Steve advised that forgiveness does not mean forgetting. However we must realize we can’t control the memories that stay with us, but we can control the attention we might give to these memories. If we learn to be mindful and acknowledge these memories, that’s okay. But once the memories are acknowledged, then refocus your attention elsewhere and move on.  Try hard not to ruminate over these memories, and learn to set healthy mental boundaries. 

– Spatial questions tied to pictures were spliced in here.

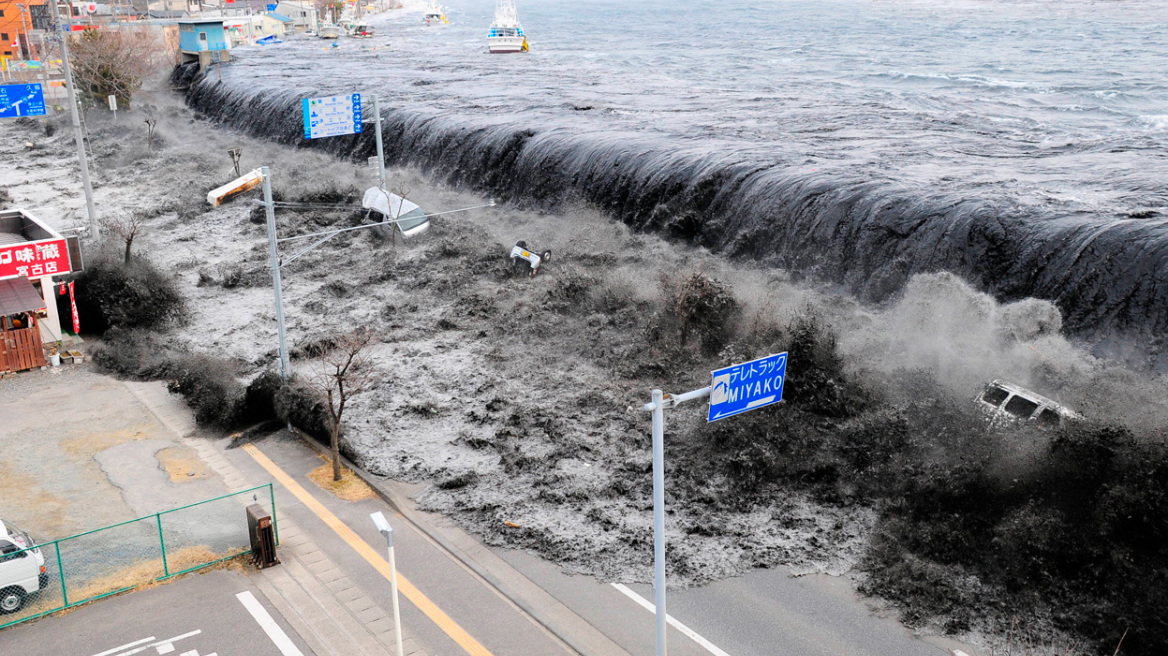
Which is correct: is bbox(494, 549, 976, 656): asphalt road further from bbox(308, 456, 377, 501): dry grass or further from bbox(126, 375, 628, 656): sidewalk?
→ bbox(308, 456, 377, 501): dry grass

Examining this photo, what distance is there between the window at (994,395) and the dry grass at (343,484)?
1433 cm

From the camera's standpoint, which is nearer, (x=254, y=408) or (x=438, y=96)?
(x=254, y=408)

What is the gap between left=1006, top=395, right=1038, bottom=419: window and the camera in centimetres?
2075

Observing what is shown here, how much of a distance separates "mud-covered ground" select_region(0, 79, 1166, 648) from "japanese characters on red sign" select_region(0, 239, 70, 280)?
15.3 feet

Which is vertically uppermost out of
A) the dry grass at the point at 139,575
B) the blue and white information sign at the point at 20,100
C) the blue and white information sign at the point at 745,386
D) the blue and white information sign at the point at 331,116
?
the blue and white information sign at the point at 20,100

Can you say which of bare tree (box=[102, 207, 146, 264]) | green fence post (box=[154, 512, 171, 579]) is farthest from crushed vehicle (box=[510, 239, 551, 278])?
green fence post (box=[154, 512, 171, 579])

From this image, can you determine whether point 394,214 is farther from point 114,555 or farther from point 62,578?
point 62,578

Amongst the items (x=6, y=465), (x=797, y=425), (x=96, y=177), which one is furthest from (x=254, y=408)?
(x=96, y=177)

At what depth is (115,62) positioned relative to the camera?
7038 centimetres

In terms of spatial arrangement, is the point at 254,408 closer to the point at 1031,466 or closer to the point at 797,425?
the point at 797,425

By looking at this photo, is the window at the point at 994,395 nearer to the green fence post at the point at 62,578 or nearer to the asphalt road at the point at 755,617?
the asphalt road at the point at 755,617

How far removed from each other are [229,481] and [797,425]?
44.6 ft

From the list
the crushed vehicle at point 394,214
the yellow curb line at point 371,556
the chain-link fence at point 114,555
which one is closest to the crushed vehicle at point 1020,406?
the yellow curb line at point 371,556

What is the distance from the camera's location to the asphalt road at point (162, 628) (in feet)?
49.8
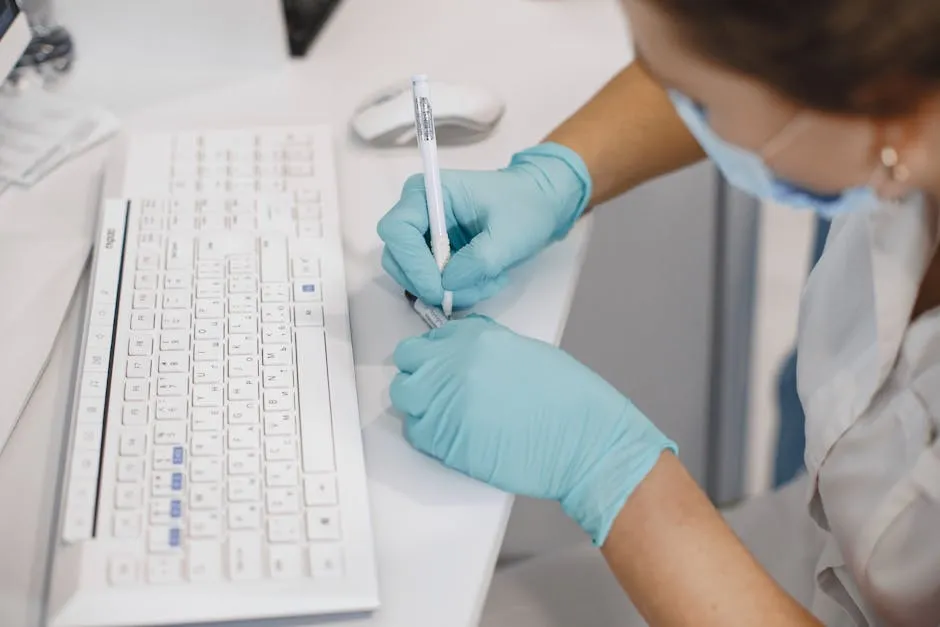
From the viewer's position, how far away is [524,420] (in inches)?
29.1

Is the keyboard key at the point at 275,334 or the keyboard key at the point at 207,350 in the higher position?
the keyboard key at the point at 275,334

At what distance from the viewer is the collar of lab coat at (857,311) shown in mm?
782

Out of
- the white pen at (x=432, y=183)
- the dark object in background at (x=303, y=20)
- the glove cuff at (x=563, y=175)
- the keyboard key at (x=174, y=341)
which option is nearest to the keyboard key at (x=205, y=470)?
the keyboard key at (x=174, y=341)

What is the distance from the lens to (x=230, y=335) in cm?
78

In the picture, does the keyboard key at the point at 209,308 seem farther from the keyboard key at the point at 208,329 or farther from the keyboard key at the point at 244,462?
the keyboard key at the point at 244,462

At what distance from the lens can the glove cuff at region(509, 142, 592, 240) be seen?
0.91 metres

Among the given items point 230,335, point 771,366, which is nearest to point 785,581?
point 230,335

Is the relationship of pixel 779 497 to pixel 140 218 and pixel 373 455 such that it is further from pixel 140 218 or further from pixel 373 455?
pixel 140 218

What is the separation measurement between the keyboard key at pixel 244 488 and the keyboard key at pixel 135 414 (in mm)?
80

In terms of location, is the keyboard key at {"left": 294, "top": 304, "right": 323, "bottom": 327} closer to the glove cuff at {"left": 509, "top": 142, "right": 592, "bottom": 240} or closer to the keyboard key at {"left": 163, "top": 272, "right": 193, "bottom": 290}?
the keyboard key at {"left": 163, "top": 272, "right": 193, "bottom": 290}

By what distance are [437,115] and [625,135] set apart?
0.16m

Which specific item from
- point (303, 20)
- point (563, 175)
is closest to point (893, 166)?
point (563, 175)

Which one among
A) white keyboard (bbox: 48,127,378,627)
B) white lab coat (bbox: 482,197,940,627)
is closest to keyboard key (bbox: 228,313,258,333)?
white keyboard (bbox: 48,127,378,627)

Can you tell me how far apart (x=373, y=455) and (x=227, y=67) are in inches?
20.4
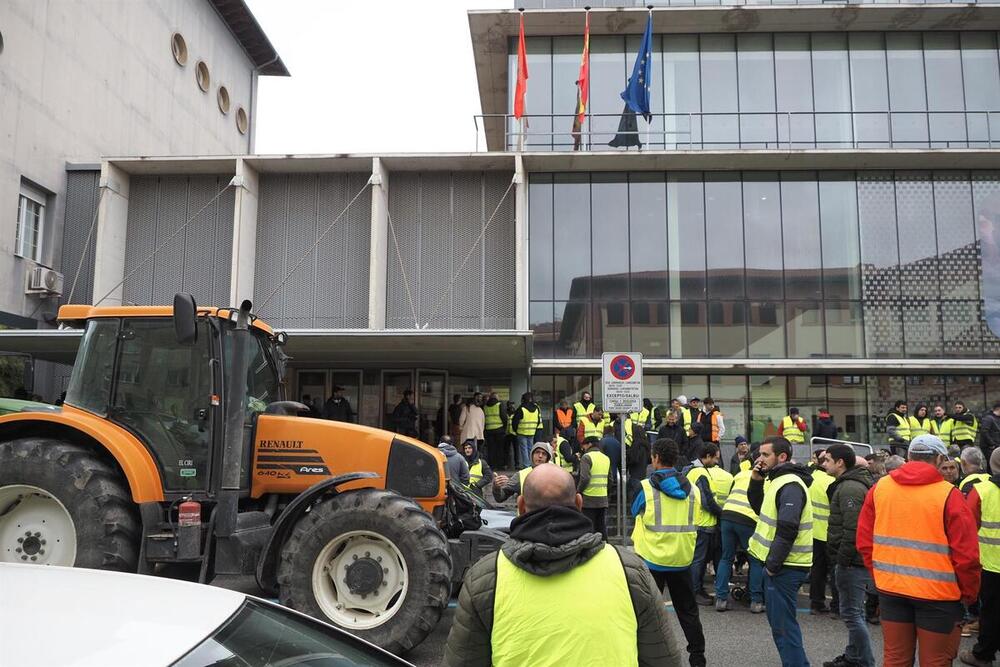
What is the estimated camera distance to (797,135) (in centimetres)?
2323

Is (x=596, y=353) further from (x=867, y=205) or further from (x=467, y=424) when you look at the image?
(x=867, y=205)

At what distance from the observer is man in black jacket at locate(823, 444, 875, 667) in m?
6.03

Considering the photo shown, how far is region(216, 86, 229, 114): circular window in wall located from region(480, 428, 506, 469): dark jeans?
20.5 m

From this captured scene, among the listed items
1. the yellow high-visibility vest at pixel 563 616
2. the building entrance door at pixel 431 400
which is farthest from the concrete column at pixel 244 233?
the yellow high-visibility vest at pixel 563 616

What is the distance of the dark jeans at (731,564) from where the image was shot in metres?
8.46

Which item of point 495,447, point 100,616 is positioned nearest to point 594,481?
point 100,616

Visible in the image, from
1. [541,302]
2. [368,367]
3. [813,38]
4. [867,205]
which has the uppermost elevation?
[813,38]

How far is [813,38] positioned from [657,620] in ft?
82.5

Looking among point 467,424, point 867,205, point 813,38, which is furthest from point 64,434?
point 813,38

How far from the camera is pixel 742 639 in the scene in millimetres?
7312

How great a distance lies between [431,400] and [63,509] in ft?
53.1

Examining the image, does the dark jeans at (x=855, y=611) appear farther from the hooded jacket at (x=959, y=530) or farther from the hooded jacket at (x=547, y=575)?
the hooded jacket at (x=547, y=575)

Steve also explained that forgiveness and anger don’t mix. If you find yourself feeling angry towards someone who has hurt you, pause and acknowledge that anger. Then ask yourself, will continuing to focus on what happened do me any good? Try to remember just because your anger feels right, doesn’t mean it’s helpful. Validate your anger, but don’t ruminate over it.

There was also a little more focus this time around on self-forgiveness. 

Steve spoke about the Four R’s of self-forgiveness;

Responsibility….accept responsibility for what you’ve done. Try showing a little compassion towards yourself this time! Facing how you may have hurt someone is the first step of self-forgiveness. If you try and take responsibility for the hurt you may have caused, it may help you avoid the guilt. 

Remorse…after you take responsibility for the hurt you have caused, you might start having feelings of guilt. Having these feelings of remorse may signal a start of more positive behavior for you. Feel guilty without dwelling on it.

Repair the damage…making amends can be important, whether you’re forgiving another person or yourself. If it’s someone else you have hurt, apologize if you feel it’s necessary, and look for ways to make it up to them. If you fix what you’ve done, you’ll never wonder if you could have done more.

Renewal…Forgiving yourself might mean finding a way to learn from the experience, and maybe grow to be a better person. Even though you may have made a mistake, you should try to look at it as a learning experience. 

Forgiveness does also offer health benefits, such as ;

– it may help lower blood pressure 

– reduce anxiety 

– help you sleep better 

-may help improve your self-esteem 

Steve also had mentioned you should try to look at forgiveness as more of an attitude, or even a habit, rather than just a decision.

Maybe try and look at forgiveness as more of a commitment, rather than a feeling. We need to learn to embrace how unique our own road to forgiveness truly is. 

Steve also had some advice for for moving on after forgiveness;

1) focus on everything good you have in your life 

2) forgiveness may teach you more about compassion 

3) try and work on your own happiness, you may want someone to regret hurting you, but that other person may not think they hurt you, or even care. 

4) be kind to yourself

5) Remember to practice self-care

6) and be with others who make you feel good! 

And most importantly, allow peace to enter your life once you have forgiven someone.